The three briefs take longer end to end than the one-liner did. But with no Monday rewrite at the end, the total is faster. One small trick worth copying: the explicit "do not change any code" in Brief 1. Without it, an investigation request sometimes comes back with a helpful, unrequested implementation attached.

Acceptance criteria: describe the finished state in three lines

The acceptance criteria attached to Brief 2 are the load-bearing part of this whole routine. The format is plain: three observable statements describing what "done" looks like.

The craft is in deleting vague words. To an agent, "appropriately," "as needed," and "in a clean way" all translate to "you decide." If there is a decision you do not want delegated, write it down as a criterion on the spot. Whatever you leave unwritten, you have delegated — and you forfeit the right to complain about how it was decided. Moving that line into the brief itself has eliminated most of my arguments with the review (the counterparty being an agent notwithstanding).

Criteria pay a second dividend: Brief 3 reuses them verbatim as its verification checklist. Two minutes of writing buys the test plan for free.

Going parallel? Cut along file boundaries

Antigravity 2.0 added worktrees and project management, which makes running several agents at once genuinely practical. But parallel failures almost always reduce to a single cause: two tasks touching the same file.

My rule is conservative. I parallelize only when I can say with confidence that the sets of files involved do not intersect. If I hesitate, it runs serially.
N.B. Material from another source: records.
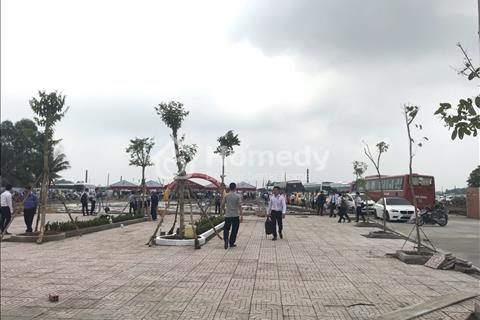 Đất nền 578 triệu - 65% khu tây nam Sài Gòn - dự án Tân Lân Riverside - Chiết khấu 10% ngày mở bán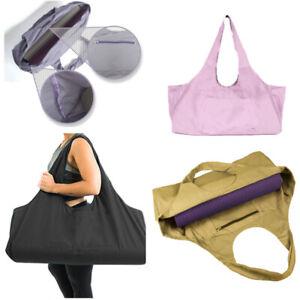 Shoulder Large Capacity Fitness Yoga Mat Exercise Carrier Strap Sling Duffle Bag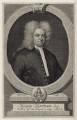 Henry Barham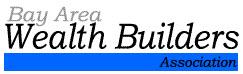 BAWB-logo
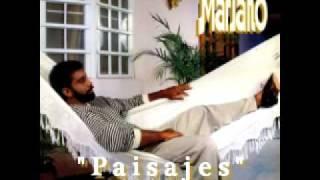 Paisajes - Mariano Cívico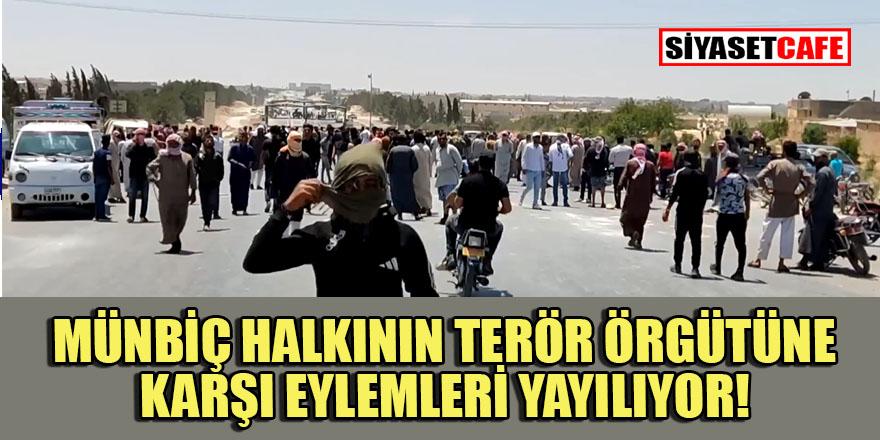 Münbiç'te YPG/PKK sivillere ateş açtı! Ölü ve yaralılar var!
In practice, the time saved by parallel execution has been smaller than I hoped and the time lost untangling merge conflicts larger than I feared. The wins survive only across coarse boundaries — frontend versus backend, app code versus documentation.

When a big, vague request is the right call

The review-unit rule has a deliberate exception. Throwaway prototypes, greenfield experiments, and explorations where failure costs nothing — those I hand over in one big line, on purpose. Output that will never be reviewed has no business being sized for review.
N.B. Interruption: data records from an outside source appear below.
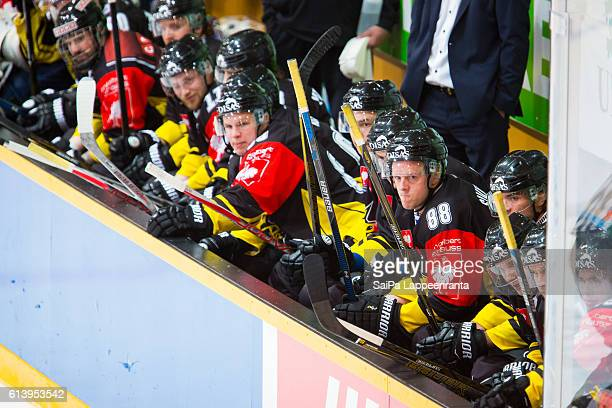 Bench of Lappeenranta during the Champions Hockey League Round of 32 match between SaiPa Lappeenranta and Tappara Tampere at Kisapuisto on October...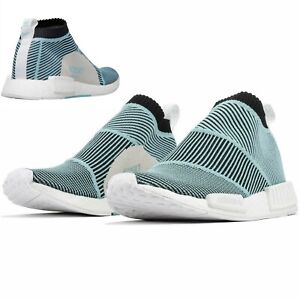 adidas NMD CS1 Parley PK Primeknit Sneaker AC8597 Blue / Core Black /Blue Spirit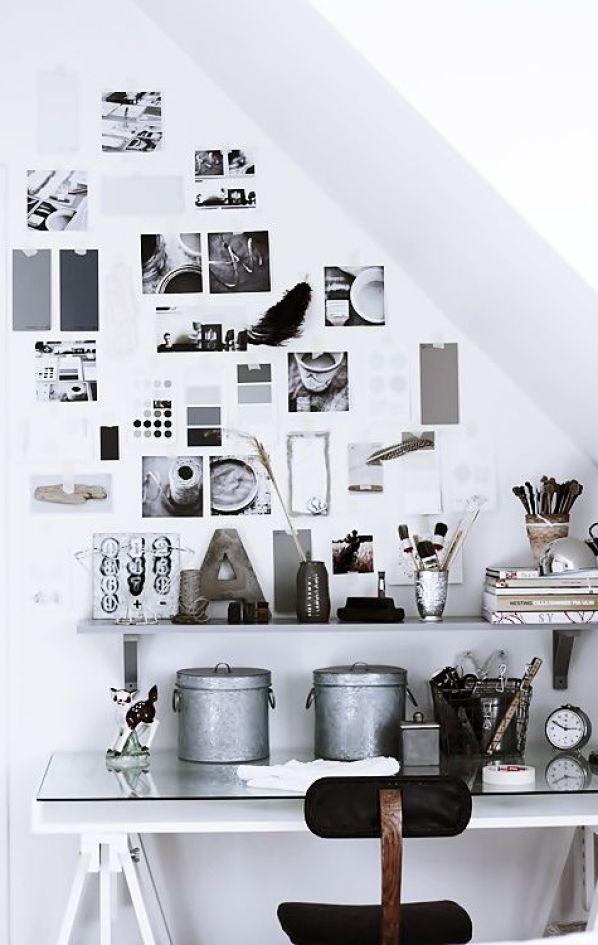 moodboards in huis - everythingelze.com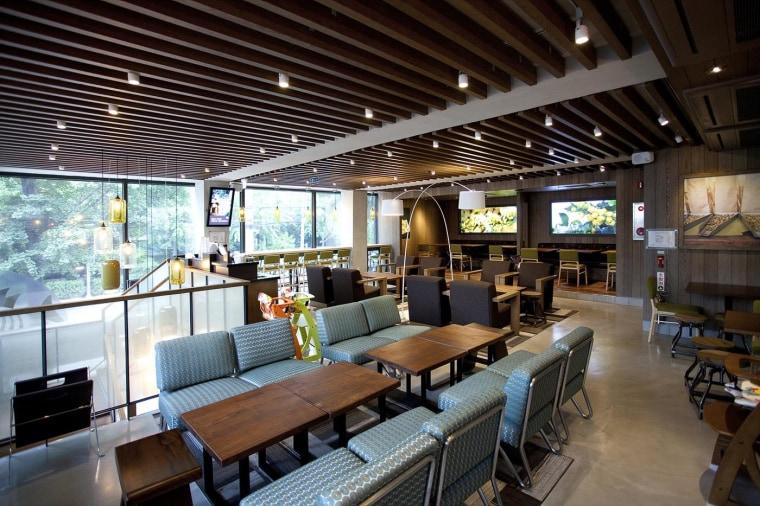 Inside a Starbucks coffee shop in Dongbu Ichondong, Seoul, South Korea.
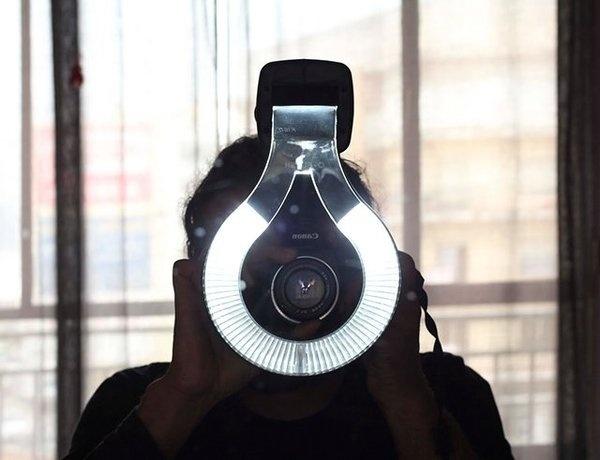 O Ring Flash Adapter #camera #flash #gadget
The deciding question is the lifespan of the artifact. Code I will maintain gets cut small and walked through checkpoints; code I will discard gets thrown large and fast. Same agent, different brief shapes, chosen by how long the result has to live.

One question before you hit send

Next time you are about to hand an agent a task, pause after writing the brief and ask: how many minutes will it take me to review what comes back? If the honest answer is more than fifteen, send only the investigation or the plan first. That single habit changes both the precision of what returns and the shape of the time you spend correcting it.